> **Aim of the exercise**:
Format the records, from the first line through the line containing "1118 millimetres", as a Markdown table with the columns Row and Text. Number each line in the Row column and omit blank lines.

> **Material for the task**:
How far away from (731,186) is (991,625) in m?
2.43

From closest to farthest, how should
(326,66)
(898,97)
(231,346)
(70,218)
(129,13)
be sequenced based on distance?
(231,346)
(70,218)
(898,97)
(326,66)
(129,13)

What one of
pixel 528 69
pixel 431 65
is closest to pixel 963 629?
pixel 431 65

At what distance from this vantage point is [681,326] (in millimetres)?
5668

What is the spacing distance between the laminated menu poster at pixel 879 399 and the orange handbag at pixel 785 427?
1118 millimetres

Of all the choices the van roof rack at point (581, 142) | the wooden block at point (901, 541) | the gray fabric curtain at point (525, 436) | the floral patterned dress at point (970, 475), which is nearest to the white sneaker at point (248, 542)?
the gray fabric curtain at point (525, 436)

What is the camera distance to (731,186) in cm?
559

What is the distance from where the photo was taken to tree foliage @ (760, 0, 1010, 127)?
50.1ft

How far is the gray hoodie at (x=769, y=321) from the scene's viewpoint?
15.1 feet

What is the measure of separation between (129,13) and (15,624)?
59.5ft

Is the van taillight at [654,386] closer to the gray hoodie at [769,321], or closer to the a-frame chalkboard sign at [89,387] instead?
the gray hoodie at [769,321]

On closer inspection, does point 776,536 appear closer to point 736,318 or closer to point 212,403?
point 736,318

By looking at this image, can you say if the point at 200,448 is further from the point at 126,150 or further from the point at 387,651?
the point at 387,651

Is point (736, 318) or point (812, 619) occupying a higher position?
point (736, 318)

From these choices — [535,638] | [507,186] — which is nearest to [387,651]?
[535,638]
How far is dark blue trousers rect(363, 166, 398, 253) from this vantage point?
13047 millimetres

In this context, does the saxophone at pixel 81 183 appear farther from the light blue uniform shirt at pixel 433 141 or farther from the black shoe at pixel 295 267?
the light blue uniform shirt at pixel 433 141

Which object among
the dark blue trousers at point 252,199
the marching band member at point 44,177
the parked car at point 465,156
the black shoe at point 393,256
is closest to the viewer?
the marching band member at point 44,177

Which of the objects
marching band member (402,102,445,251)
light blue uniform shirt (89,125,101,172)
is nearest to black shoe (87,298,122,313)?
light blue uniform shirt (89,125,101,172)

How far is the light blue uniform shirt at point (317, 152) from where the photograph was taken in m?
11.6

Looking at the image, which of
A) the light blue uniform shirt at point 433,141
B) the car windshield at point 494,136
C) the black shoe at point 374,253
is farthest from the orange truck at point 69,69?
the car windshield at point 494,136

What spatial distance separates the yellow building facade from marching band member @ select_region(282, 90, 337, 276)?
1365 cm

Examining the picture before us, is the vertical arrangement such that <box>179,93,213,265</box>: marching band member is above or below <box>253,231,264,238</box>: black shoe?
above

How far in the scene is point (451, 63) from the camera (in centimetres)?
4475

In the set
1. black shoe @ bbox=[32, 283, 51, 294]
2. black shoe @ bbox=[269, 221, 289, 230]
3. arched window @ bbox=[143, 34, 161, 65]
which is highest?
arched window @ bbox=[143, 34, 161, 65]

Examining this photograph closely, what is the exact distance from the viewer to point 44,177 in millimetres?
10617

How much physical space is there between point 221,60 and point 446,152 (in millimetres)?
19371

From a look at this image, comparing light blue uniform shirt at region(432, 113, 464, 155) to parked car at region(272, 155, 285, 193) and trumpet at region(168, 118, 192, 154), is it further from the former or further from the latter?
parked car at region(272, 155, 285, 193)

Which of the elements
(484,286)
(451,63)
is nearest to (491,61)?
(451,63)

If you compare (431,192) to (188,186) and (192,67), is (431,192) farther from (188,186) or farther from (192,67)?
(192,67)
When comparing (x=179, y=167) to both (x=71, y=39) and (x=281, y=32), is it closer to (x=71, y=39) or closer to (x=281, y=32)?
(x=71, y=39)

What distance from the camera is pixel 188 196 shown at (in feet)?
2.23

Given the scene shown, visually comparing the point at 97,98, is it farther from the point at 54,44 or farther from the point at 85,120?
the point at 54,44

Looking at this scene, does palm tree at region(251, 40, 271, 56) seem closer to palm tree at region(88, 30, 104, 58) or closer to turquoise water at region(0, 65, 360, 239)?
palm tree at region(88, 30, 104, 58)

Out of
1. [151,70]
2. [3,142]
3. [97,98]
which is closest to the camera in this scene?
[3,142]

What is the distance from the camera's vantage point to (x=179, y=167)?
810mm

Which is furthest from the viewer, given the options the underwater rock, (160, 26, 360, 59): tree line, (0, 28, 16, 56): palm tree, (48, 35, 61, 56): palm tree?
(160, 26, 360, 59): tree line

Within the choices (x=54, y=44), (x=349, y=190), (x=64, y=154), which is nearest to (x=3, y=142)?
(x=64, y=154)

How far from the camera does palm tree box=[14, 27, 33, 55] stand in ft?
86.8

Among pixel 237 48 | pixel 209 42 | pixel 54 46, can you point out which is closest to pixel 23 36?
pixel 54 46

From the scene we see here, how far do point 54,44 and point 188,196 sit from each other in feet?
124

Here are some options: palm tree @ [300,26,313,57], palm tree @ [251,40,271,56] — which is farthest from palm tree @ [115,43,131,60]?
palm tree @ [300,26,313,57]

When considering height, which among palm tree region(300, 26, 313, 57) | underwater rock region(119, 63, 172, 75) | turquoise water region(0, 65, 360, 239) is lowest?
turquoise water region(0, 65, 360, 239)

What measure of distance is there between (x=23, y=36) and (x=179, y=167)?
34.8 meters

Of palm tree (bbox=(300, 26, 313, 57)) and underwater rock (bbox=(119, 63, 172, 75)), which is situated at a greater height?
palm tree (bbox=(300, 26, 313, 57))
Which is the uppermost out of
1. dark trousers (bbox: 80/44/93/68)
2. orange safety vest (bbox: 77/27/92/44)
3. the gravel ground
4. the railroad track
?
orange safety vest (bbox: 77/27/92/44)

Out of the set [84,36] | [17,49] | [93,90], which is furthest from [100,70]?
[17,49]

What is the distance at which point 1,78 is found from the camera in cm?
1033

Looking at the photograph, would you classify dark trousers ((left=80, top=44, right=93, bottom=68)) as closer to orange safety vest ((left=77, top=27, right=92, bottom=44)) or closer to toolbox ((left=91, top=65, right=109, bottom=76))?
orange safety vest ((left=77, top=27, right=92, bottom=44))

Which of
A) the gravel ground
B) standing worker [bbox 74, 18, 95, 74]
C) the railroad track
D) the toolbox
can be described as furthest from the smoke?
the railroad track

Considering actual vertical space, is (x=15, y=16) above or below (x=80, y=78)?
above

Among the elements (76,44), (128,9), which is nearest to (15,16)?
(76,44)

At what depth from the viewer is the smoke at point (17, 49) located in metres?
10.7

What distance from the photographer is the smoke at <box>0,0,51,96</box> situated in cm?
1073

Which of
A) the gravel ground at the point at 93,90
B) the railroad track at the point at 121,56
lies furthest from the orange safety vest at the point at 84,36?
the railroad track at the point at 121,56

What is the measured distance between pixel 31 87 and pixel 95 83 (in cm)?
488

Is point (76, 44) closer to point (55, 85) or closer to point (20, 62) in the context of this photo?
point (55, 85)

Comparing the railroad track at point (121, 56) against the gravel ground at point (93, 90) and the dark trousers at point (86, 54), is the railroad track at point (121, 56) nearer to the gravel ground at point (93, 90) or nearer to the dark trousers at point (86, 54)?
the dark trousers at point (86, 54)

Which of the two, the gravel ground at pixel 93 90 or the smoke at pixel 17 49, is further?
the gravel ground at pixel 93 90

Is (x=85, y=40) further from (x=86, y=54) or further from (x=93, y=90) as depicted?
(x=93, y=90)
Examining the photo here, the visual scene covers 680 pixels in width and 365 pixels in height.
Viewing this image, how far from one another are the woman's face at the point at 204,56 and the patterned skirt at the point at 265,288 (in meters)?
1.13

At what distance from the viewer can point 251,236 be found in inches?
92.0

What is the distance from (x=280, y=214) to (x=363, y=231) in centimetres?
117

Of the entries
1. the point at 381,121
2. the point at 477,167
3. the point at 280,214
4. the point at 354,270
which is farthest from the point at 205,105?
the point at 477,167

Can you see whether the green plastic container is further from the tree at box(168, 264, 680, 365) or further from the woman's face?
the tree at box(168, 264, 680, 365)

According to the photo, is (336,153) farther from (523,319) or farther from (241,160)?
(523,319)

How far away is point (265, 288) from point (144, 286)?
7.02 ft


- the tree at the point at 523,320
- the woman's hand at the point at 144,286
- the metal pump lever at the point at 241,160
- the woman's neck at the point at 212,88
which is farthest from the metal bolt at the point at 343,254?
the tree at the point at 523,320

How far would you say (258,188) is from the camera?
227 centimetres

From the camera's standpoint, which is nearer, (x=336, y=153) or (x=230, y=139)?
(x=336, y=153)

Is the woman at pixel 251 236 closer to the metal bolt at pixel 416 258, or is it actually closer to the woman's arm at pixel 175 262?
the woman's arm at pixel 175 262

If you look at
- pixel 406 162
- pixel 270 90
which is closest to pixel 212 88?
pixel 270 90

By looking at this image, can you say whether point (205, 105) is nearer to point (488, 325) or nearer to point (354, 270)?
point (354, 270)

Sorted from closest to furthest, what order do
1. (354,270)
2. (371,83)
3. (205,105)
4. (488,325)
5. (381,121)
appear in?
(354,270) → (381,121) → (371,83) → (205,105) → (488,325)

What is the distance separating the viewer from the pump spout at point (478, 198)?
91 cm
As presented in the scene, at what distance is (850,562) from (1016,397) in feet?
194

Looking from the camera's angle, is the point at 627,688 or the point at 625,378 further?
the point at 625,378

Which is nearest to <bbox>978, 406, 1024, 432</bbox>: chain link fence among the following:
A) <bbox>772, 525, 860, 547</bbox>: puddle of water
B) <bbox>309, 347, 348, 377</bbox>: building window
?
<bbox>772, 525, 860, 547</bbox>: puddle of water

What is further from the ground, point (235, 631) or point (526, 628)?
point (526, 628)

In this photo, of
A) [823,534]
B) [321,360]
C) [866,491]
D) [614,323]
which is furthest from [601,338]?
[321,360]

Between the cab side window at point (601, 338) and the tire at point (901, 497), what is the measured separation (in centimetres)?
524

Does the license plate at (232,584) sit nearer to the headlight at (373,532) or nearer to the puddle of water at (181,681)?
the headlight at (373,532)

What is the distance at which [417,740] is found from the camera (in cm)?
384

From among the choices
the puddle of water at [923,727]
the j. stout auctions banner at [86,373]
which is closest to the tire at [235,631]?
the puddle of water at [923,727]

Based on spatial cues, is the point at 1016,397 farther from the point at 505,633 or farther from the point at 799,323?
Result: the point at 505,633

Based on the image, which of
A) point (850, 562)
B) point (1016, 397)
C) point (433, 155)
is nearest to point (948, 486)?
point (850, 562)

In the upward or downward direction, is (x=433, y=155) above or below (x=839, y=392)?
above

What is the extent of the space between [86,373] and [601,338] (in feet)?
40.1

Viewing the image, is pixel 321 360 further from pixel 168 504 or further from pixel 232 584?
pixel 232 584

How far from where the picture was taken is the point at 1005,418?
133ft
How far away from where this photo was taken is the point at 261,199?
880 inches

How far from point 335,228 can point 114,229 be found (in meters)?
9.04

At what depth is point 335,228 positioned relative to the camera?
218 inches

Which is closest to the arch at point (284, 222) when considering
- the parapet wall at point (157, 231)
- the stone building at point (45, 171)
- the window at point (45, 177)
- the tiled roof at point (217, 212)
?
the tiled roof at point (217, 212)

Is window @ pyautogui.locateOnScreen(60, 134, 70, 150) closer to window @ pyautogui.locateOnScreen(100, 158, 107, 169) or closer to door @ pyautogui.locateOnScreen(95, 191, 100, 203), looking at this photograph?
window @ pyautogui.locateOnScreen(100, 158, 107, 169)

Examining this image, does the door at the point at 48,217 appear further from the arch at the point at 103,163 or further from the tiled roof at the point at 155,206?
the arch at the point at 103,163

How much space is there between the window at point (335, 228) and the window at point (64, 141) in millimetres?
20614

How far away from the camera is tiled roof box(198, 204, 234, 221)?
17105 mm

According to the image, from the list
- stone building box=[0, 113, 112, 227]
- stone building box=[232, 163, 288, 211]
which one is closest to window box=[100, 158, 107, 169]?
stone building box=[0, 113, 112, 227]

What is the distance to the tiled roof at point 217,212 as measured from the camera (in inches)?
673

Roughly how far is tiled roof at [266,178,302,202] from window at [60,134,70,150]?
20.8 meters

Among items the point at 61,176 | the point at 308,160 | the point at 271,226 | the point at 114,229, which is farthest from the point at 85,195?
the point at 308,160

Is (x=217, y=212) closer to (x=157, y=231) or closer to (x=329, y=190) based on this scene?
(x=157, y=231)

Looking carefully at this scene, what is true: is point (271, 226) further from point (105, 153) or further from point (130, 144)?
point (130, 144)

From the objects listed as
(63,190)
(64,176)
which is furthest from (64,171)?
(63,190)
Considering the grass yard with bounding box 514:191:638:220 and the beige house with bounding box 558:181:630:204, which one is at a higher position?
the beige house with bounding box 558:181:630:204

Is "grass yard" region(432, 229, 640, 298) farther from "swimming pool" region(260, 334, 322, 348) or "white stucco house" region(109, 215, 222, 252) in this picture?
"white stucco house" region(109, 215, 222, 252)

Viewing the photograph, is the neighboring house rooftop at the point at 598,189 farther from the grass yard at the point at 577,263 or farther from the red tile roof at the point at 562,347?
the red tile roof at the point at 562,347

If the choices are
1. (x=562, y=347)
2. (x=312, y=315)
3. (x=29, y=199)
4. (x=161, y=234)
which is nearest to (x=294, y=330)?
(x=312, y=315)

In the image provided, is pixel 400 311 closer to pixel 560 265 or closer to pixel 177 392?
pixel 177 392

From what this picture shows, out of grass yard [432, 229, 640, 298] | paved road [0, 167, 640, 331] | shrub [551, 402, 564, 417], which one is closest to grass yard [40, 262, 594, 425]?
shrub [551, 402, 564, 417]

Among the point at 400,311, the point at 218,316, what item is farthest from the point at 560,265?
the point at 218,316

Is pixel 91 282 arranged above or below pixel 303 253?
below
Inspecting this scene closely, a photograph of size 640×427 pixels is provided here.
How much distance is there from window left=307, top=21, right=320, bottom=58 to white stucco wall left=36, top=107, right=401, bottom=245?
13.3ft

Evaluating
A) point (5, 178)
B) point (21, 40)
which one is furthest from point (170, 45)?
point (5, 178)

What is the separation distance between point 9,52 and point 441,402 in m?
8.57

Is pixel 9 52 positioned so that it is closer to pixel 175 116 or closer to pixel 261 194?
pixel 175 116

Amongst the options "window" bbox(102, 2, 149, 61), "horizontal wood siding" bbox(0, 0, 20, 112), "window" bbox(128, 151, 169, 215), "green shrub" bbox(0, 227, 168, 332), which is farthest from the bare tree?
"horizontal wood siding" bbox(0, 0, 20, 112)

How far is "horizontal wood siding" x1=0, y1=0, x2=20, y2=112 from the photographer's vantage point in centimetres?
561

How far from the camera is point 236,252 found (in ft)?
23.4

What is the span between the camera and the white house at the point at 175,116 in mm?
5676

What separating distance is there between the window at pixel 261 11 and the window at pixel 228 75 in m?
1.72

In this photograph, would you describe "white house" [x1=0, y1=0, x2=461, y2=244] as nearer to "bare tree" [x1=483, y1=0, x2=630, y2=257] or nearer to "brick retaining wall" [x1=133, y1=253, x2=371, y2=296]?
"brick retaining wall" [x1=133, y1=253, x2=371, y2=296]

> **Exercise solution**:
| Row | Text |
|---|---|
| 1 | How far away from (731,186) is (991,625) in m? |
| 2 | 2.43 |
| 3 | From closest to farthest, how should |
| 4 | (326,66) |
| 5 | (898,97) |
| 6 | (231,346) |
| 7 | (70,218) |
| 8 | (129,13) |
| 9 | be sequenced based on distance? |
| 10 | (231,346) |
| 11 | (70,218) |
| 12 | (898,97) |
| 13 | (326,66) |
| 14 | (129,13) |
| 15 | What one of |
| 16 | pixel 528 69 |
| 17 | pixel 431 65 |
| 18 | is closest to pixel 963 629? |
| 19 | pixel 431 65 |
| 20 | At what distance from this vantage point is [681,326] (in millimetres)? |
| 21 | 5668 |
| 22 | What is the spacing distance between the laminated menu poster at pixel 879 399 and the orange handbag at pixel 785 427? |
| 23 | 1118 millimetres |